West Oxfordshire Proposed Submission Local Plan 2011-2031

Eynsham - Woodstock Sub-Area

9.5.1 This is the third largest sub-area covering around 14,000 hectares and accommodating a population of around 21,000 people. The three main settlements are Eynsham, Long Hanborough and Woodstock. With a population of around 5,000, Eynsham is the fourth largest settlement in West Oxfordshire, located just south of the A40, half-way between Oxford and Witney and just beyond the western edge of the Oxford Green Belt. Eynsham is an important local service centre offering a wide range of facilities and employment.

9.5.2 Long Hanborough developed as a linear village along the now A4095 and is one of the smaller designated service centres with a population of approximately 2,400. The village has a small number of shops and a reasonable range of other services and facilities. Primary school capacity is however an issue.

9.5.3 Woodstock is a historic town of national, if not international, renown. The old part of Woodstock is a well preserved example of a medieval town; a Conservation Area covers much of the central area and there are almost 200 listed buildings. The Blenheim World Heritage Site (WHS) abuts the western boundary of the conservation area and extends to the north and south of the town along the A44. The town has a very good range of services and facilities given its size (approximately 3,000 population).

9.5.4 The other larger settlements in this area include Freeland which despite losing some its facilities in recent years retains a primary school, two places of worship, a pub and playing fields and Standlake to the south which has a population of about 1,300 and a range of local services and facilities, particularly recreational activities.

Fig 9.15 Eynsham Woodstock Sub Area



9.5.5 Eynsham experienced rapid expansion to the north after the A40 was constructed in the 1930s. Sub-division of the original burgage plots and intensification of development has also taken place within the medieval core, creating a compact and dense settlement. A development of 100 dwellings to the east and an affordable housing development completed to the west are the most significant residential developments to have taken place in recent years.

9.5.6 In Long Hanborough, areas of Council housing were built during the 1920s and 1930s lessening the linear form. Further estate style housing was built in the 1940s, 50s and 60s. More recently, limited new housing has been added to the village. House prices here are amongst the highest in the District reflecting the good level of accessibility with a Cotswold line railway station just to the east of the village.

=== DATA LINES ===
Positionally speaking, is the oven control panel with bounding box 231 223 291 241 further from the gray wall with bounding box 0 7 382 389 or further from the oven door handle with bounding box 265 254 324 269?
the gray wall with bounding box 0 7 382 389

=== WHAT TO WORK ON ===
Print the full passage on the Eynsham-Woodstock sub-area, word for word. These lines were drawn from a separate source.

=== TASK RESULT ===
West Oxfordshire Proposed Submission Local Plan 2011-2031

Eynsham - Woodstock Sub-Area

9.5.1 This is the third largest sub-area covering around 14,000 hectares and accommodating a population of around 21,000 people. The three main settlements are Eynsham, Long Hanborough and Woodstock. With a population of around 5,000, Eynsham is the fourth largest settlement in West Oxfordshire, located just south of the A40, half-way between Oxford and Witney and just beyond the western edge of the Oxford Green Belt. Eynsham is an important local service centre offering a wide range of facilities and employment.

9.5.2 Long Hanborough developed as a linear village along the now A4095 and is one of the smaller designated service centres with a population of approximately 2,400. The village has a small number of shops and a reasonable range of other services and facilities. Primary school capacity is however an issue.

9.5.3 Woodstock is a historic town of national, if not international, renown. The old part of Woodstock is a well preserved example of a medieval town; a Conservation Area covers much of the central area and there are almost 200 listed buildings. The Blenheim World Heritage Site (WHS) abuts the western boundary of the conservation area and extends to the north and south of the town along the A44. The town has a very good range of services and facilities given its size (approximately 3,000 population).

9.5.4 The other larger settlements in this area include Freeland which despite losing some its facilities in recent years retains a primary school, two places of worship, a pub and playing fields and Standlake to the south which has a population of about 1,300 and a range of local services and facilities, particularly recreational activities.

Fig 9.15 Eynsham Woodstock Sub Area



9.5.5 Eynsham experienced rapid expansion to the north after the A40 was constructed in the 1930s. Sub-division of the original burgage plots and intensification of development has also taken place within the medieval core, creating a compact and dense settlement. A development of 100 dwellings to the east and an affordable housing development completed to the west are the most significant residential developments to have taken place in recent years.

9.5.6 In Long Hanborough, areas of Council housing were built during the 1920s and 1930s lessening the linear form. Further estate style housing was built in the 1940s, 50s and 60s. More recently, limited new housing has been added to the village. House prices here are amongst the highest in the District reflecting the good level of accessibility with a Cotswold line railway station just to the east of the village.